[Excerpts from a spatial dataset]

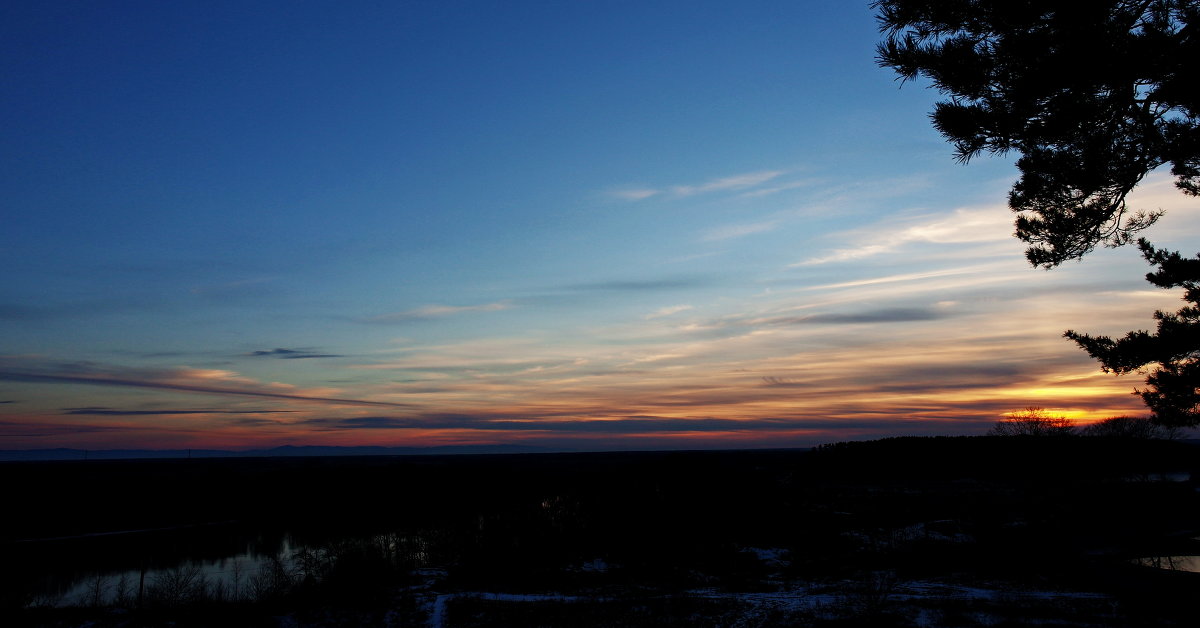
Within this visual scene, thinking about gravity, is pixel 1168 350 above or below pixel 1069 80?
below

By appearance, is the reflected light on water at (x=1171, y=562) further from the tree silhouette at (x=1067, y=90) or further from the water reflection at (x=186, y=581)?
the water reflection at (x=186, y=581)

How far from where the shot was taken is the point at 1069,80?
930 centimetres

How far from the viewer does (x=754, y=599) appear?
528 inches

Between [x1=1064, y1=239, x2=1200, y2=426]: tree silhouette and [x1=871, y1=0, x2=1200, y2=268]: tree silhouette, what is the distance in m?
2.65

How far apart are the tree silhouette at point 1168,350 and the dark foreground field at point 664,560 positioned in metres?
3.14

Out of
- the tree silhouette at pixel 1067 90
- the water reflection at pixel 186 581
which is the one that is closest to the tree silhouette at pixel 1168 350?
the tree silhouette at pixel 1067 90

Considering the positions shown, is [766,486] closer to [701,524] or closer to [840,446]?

==

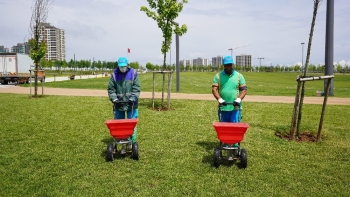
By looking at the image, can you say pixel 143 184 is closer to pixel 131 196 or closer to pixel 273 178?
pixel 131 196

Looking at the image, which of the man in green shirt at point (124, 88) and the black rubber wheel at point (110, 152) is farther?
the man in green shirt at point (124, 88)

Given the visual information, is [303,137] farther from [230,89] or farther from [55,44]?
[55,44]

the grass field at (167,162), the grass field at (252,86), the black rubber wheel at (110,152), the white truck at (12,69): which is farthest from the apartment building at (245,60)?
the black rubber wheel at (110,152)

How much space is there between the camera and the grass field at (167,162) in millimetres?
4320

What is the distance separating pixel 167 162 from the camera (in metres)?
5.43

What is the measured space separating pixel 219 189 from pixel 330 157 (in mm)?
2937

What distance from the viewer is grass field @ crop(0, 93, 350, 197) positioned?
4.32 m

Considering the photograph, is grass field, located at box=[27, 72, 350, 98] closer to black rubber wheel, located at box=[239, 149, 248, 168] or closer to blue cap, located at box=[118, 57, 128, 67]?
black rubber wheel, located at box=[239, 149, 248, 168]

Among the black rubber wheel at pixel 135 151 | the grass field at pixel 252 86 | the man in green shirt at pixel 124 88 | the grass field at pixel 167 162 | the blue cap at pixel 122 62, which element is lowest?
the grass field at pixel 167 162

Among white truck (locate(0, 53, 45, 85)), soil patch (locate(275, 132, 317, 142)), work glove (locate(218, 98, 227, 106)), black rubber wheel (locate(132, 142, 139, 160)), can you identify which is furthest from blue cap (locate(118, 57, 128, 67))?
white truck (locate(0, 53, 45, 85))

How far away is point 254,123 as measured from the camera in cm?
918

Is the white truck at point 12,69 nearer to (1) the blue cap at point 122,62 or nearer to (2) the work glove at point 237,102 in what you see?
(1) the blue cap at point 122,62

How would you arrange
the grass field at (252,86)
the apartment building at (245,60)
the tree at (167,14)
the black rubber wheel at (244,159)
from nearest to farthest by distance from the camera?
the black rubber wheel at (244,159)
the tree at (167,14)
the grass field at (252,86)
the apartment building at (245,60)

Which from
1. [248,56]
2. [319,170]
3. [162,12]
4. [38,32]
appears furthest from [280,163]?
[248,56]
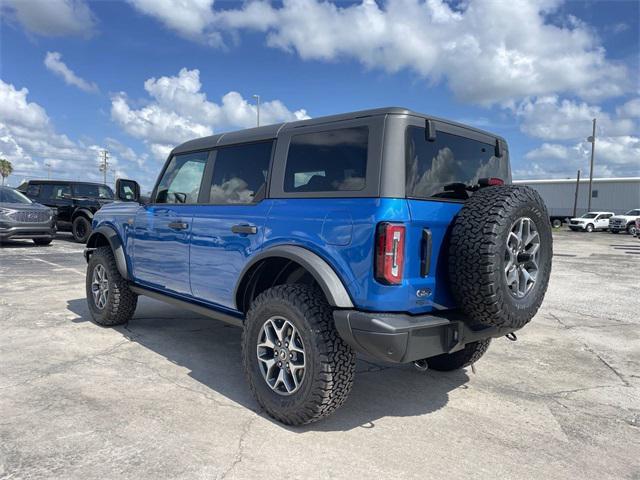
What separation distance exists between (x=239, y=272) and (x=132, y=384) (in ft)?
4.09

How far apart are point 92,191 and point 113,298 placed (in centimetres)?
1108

* * *

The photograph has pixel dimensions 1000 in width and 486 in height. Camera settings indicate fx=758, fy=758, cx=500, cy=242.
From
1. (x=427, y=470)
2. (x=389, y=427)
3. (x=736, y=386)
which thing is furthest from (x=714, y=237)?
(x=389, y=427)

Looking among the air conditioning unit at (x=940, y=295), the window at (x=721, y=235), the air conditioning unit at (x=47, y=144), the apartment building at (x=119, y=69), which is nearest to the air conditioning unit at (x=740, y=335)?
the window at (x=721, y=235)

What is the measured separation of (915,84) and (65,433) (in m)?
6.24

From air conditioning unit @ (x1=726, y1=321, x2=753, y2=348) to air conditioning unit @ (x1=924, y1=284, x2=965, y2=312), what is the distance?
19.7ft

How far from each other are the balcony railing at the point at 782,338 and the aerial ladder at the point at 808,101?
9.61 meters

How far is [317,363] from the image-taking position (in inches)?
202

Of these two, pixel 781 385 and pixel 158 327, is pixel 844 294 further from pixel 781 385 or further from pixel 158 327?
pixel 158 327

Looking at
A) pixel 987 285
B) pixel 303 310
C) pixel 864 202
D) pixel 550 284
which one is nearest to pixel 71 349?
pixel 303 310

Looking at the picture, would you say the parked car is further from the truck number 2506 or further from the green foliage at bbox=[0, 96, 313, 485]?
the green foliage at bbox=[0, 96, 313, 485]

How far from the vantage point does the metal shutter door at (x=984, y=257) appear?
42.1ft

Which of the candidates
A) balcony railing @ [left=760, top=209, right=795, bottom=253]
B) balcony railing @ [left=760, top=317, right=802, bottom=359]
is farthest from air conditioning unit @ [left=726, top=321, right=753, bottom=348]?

• **Work instructions**:
Count the lines in the data above that contain the string "Considering". Case matters. Give only the number.

• **Expected output**:
2